One of the things we always want to know is how the performance of distributed database systems like Hadapt, Impala, and other SQL layers atop Hadoop as well as new databases like Snowflake and Starburst, perform in the wild. Borgman says there have been “remarkable performance improvements” on many fronts, not the least of which are the Parquet, ORC, and RCFile column-oriented storage formats that have been added to Hadoop and other datastores and databases to speed up SQL access to unstructured data (well, to create semi-structured data from unstructured data, to be more precise). At this point, if you have data stored in a Hadoop data lake in these formats and you run a federated SQL query against it using Trino or Starburst, the performance “is actually pretty close” to what you can get out of Teradata. And you don’t have to do any of that ETL nonsense.
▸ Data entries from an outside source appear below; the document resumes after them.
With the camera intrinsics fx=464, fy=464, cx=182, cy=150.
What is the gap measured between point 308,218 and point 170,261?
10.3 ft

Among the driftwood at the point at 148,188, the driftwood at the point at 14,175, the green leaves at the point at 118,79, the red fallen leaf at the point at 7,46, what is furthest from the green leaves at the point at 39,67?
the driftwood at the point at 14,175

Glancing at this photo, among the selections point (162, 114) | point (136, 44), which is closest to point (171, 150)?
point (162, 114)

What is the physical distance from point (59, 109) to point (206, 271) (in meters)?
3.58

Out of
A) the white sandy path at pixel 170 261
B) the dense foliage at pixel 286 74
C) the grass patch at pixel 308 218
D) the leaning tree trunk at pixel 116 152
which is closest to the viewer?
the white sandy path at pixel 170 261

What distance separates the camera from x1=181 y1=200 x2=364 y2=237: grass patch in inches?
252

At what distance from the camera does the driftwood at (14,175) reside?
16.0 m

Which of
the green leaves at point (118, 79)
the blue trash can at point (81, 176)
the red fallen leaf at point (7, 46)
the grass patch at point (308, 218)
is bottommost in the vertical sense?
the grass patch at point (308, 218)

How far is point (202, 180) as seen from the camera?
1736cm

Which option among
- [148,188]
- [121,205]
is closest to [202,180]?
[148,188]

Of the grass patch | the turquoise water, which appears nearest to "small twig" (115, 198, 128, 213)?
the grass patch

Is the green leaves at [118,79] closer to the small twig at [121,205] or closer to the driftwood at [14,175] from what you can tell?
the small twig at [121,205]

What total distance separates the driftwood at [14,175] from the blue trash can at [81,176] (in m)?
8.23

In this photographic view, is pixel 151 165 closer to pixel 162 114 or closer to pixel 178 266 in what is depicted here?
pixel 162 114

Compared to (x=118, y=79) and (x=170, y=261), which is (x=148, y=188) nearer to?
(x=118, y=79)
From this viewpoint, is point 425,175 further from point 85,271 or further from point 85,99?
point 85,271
“There are certainly going to be some workloads where Teradata is going to be faster,” says Borgman. “But again, Teradata controls its own underlying storage and you have to do all that ETL even before you start the query. For a broad array of analytics, federated queries are close enough and that means we are bringing tremendous good value, then.”
We would love to see more benchmarking of real-world scenarios, with the kinds of data, databases, data stores, and SQL queries that large enterprises really do to measure what the benefits of the federated database approach is compared to old-school data warehousing like Teradata or the new school running Snowflake in the cloud.